* To do:
1 > Using the design case study on suppression, decide whether each statement agrees with it: (a) the assistant's resting state is silence; (b) the design began from the feature list; (c) the product demoed better with almost nothing on screen. Answer yes or no for each and quote the deciding words.
2 > In the design case study on suppression, what is called the spine of the whole PolicyAdvisor AI suite?
### Document extract
The design spine — suppression, visualised

The product is the funnel.

Everything the engine does serves one outcome: many signals in, almost nothing out.

~14
signals evaluated per minute
~95%
suppressed: covered, low-stakes, or intrusive
1
cue surfaced — ranked, timed, trusted
The outcome
A copilot the advisor forgets is there — until the moment it matters.

Designing from the bombardment failure instead of the feature list set what every screen had to do: stay silent by default, suppress 95% of what it tracks, surface one ranked cue at a natural pause, track compliance without asking the advisor to manage it, and break silence only to prevent a real miss. The restraint pattern — trusting the user enough to say nothing — is the spine of the whole PolicyAdvisor AI suite.

Reflection

The hardest thing to design was everything it doesn’t do.

A live-call assistant is the rare product where the obvious version — helpful, present, surfacing insight — is the one that fails. Every notification is a moment the advisor isn’t listening to a human being who’s deciding whether to trust them.

The decision I’m proudest of has no UI: the resting state is silence, and the engine’s primary function is suppression. It would have demoed better with more on screen. It works better with almost nothing — because trust is the silence you keep, so the one cue that matters is the one they act on.
######
### Extracted records
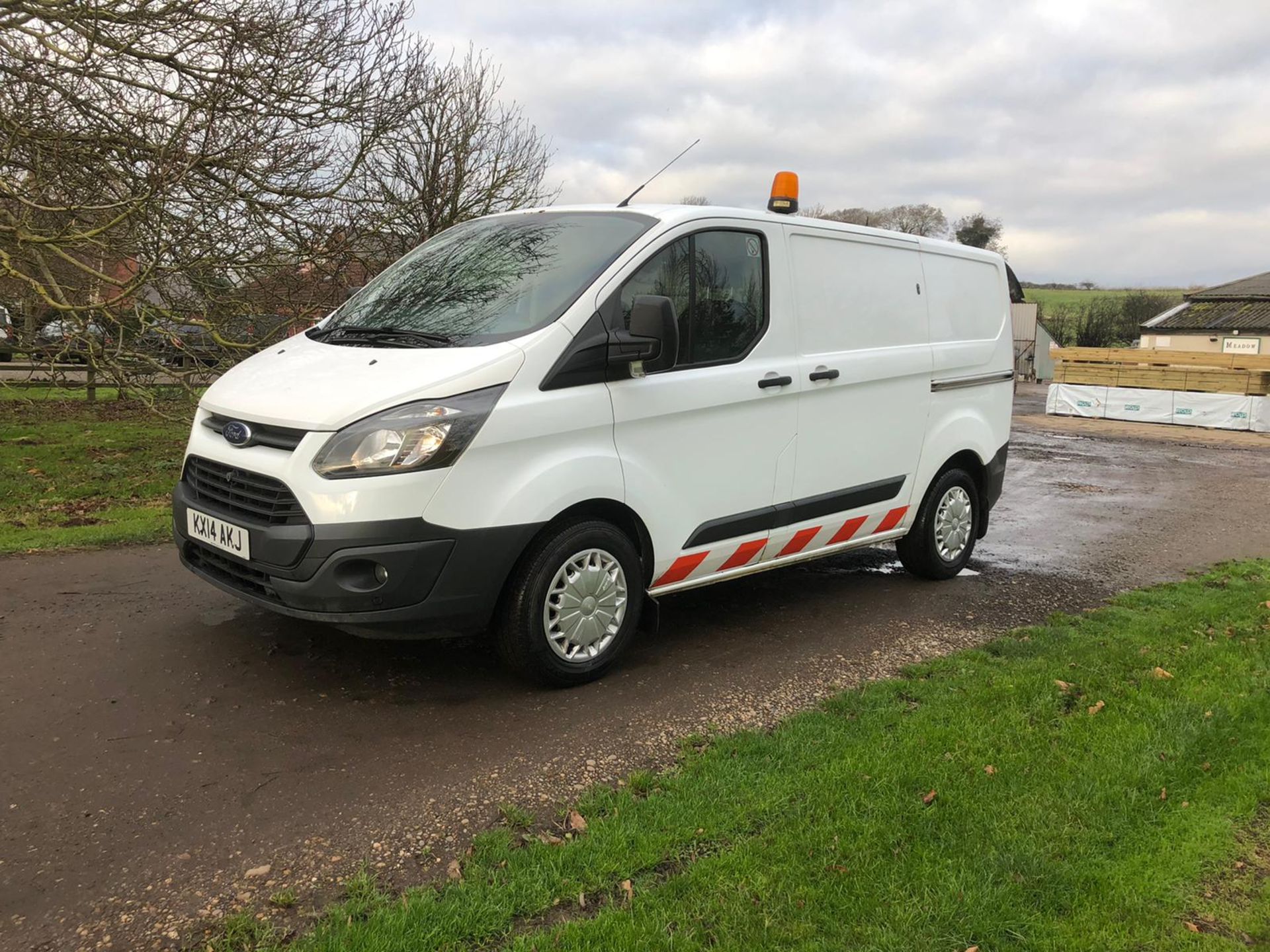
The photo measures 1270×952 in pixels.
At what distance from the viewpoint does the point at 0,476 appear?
30.6 feet

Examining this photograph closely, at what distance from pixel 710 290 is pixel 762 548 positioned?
1409mm

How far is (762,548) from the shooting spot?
4.94 metres

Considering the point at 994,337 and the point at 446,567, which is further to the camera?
the point at 994,337

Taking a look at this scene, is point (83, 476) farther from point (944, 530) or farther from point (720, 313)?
point (944, 530)

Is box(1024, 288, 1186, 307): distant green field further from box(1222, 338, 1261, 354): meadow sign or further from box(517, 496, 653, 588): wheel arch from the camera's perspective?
box(517, 496, 653, 588): wheel arch

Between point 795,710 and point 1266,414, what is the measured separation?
22.6m

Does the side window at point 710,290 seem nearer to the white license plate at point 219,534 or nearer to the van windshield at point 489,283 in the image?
the van windshield at point 489,283

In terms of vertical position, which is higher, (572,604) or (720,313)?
(720,313)

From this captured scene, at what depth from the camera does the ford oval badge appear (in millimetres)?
3867

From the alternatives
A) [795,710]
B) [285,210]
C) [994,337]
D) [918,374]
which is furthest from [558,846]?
[285,210]

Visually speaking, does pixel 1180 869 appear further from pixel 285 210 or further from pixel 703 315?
pixel 285 210

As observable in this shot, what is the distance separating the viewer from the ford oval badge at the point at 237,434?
387 cm

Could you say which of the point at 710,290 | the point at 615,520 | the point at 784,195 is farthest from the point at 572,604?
the point at 784,195

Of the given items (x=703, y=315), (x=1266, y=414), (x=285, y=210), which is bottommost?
(x=1266, y=414)
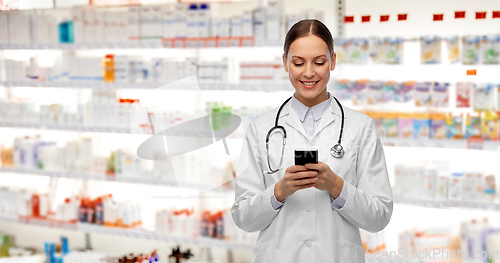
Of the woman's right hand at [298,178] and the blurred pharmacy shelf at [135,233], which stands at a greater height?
the woman's right hand at [298,178]

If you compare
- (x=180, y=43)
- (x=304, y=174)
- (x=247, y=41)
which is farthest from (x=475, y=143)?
(x=180, y=43)

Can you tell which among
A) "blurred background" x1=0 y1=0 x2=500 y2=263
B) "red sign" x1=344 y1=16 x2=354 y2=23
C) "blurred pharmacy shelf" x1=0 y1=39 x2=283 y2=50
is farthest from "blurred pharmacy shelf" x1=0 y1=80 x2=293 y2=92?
"red sign" x1=344 y1=16 x2=354 y2=23

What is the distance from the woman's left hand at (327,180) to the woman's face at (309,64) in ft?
0.74

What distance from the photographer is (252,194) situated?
1.37m

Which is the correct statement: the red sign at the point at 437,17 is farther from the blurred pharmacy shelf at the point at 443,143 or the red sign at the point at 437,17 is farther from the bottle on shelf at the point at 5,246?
the bottle on shelf at the point at 5,246

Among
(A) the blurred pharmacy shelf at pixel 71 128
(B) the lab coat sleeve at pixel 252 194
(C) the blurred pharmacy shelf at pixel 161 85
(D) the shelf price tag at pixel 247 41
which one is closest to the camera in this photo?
(B) the lab coat sleeve at pixel 252 194

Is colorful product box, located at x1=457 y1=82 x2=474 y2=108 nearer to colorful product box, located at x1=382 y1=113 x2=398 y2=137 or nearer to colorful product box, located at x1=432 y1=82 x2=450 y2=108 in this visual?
colorful product box, located at x1=432 y1=82 x2=450 y2=108

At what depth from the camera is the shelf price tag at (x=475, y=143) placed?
2758 mm

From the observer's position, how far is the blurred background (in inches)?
115

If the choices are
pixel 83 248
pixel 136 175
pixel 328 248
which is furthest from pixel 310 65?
pixel 83 248

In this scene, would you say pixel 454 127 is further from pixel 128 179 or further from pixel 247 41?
pixel 128 179

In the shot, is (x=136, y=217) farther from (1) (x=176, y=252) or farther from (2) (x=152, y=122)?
(2) (x=152, y=122)

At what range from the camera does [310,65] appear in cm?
128

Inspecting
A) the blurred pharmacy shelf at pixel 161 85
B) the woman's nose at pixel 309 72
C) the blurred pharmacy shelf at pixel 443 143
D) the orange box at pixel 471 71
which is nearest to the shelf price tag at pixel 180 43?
the blurred pharmacy shelf at pixel 161 85
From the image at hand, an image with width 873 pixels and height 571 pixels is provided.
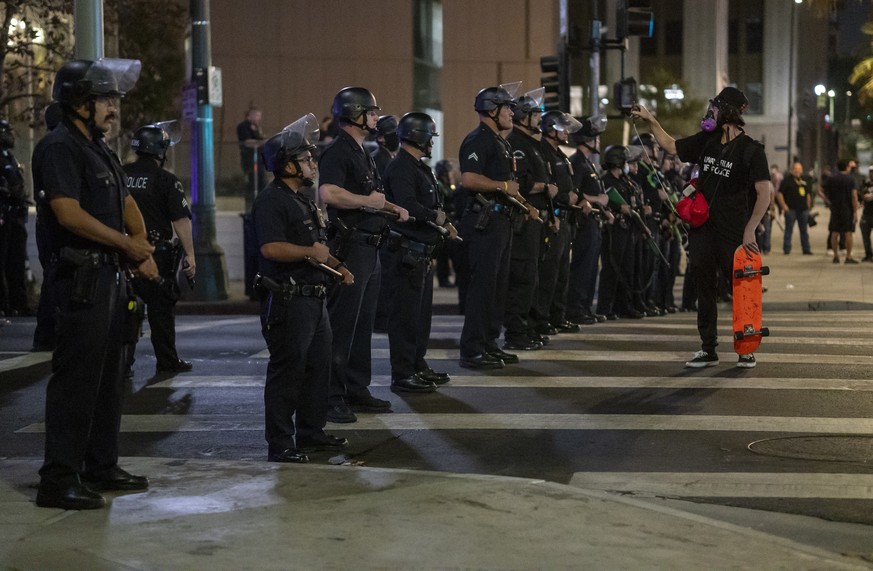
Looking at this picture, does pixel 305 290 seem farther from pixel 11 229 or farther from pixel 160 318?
pixel 11 229

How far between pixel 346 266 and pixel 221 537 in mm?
3416

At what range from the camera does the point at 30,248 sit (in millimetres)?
20266

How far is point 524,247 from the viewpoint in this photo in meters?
12.0

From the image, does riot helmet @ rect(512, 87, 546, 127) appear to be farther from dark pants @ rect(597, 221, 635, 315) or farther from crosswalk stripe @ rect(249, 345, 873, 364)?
dark pants @ rect(597, 221, 635, 315)

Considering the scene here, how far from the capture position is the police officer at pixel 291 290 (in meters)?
7.70

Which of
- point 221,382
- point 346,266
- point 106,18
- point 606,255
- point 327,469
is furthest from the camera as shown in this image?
point 106,18

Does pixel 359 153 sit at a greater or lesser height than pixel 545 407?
greater

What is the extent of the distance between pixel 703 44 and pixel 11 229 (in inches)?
2799

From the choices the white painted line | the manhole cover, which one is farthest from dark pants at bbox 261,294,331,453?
the white painted line

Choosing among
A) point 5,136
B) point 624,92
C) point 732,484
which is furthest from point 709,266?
point 624,92

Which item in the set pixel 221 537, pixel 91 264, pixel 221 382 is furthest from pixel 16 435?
pixel 221 537

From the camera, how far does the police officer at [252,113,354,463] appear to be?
7695mm

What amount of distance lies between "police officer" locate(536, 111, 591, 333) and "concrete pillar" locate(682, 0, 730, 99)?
2738 inches

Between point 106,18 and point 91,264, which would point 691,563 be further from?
point 106,18
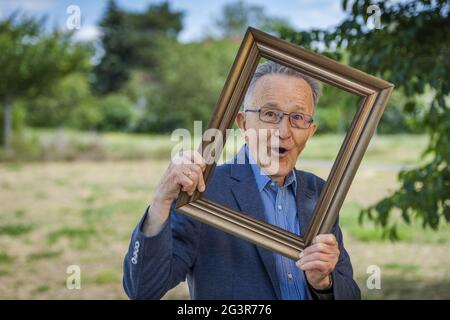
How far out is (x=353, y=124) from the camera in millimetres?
1568

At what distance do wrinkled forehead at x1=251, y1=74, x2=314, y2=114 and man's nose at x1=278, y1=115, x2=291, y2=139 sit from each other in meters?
0.03

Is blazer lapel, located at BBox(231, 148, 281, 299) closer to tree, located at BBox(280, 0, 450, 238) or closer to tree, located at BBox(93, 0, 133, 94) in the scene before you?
tree, located at BBox(280, 0, 450, 238)

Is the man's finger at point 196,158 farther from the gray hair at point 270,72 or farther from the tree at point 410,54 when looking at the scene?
the tree at point 410,54

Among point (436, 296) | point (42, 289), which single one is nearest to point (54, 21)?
point (42, 289)

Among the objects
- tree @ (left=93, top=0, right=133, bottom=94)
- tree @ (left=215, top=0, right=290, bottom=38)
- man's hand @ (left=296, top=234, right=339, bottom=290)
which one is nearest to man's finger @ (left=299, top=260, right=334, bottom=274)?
man's hand @ (left=296, top=234, right=339, bottom=290)

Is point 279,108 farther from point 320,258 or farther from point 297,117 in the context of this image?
point 320,258

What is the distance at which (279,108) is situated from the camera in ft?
5.22

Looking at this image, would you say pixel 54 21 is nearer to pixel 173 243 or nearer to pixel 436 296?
pixel 436 296

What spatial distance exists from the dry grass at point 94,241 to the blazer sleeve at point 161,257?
17.1 inches

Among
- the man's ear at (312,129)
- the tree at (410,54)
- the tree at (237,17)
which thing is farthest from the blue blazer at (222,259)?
the tree at (237,17)

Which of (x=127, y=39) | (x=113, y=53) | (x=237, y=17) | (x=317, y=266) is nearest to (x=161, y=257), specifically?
(x=317, y=266)

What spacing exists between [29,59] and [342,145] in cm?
1635

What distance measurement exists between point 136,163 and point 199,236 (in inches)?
539

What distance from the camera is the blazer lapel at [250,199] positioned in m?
1.60
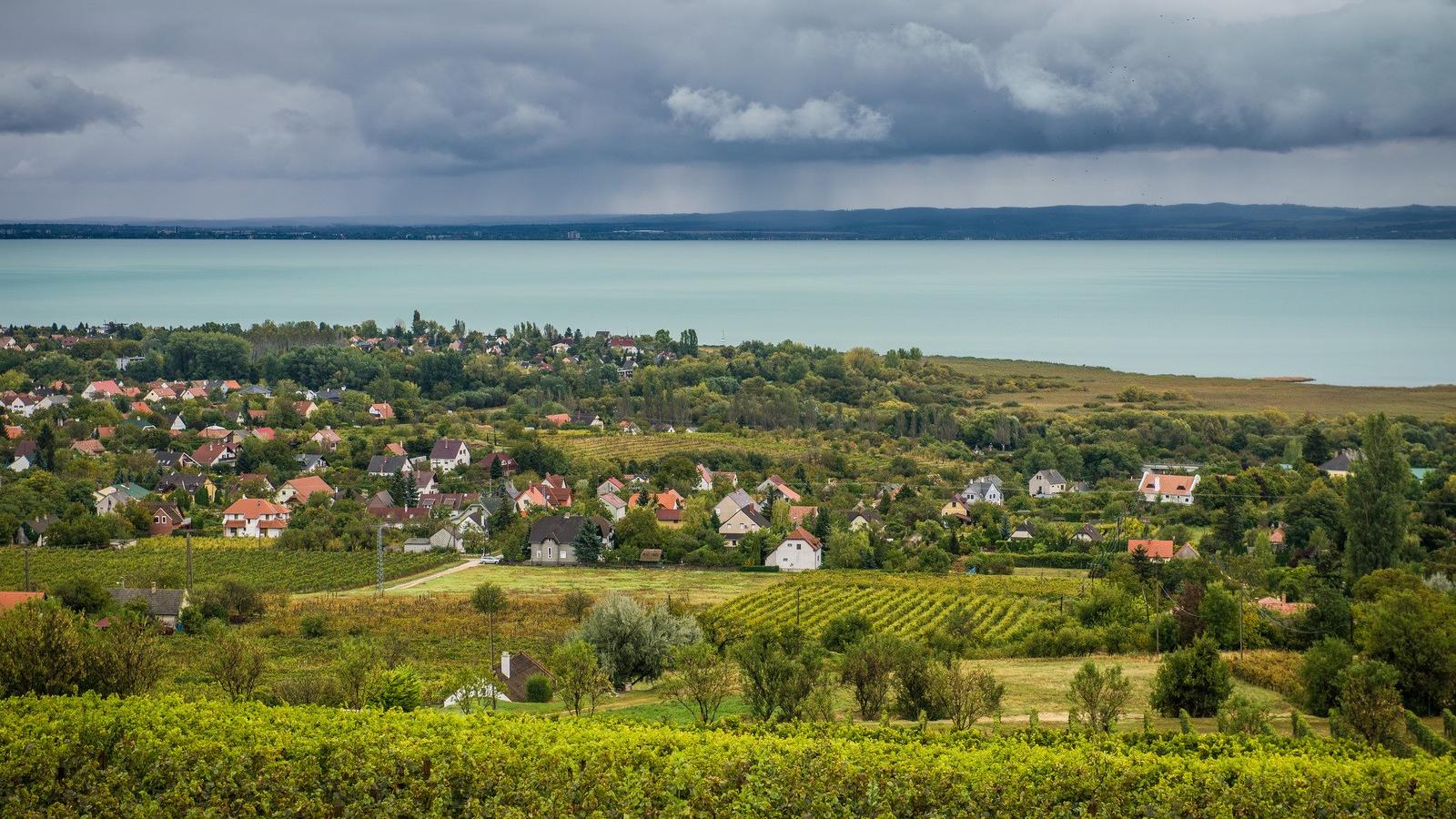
######
* Activity answers:
1 >
(a) Yes: "the resting state is silence"
(b) No: "Designing from the bombardment failure instead of the feature list"
(c) No: "It would have demoed better with more on screen."

2 > The restraint pattern, which means trusting the user enough to say nothing.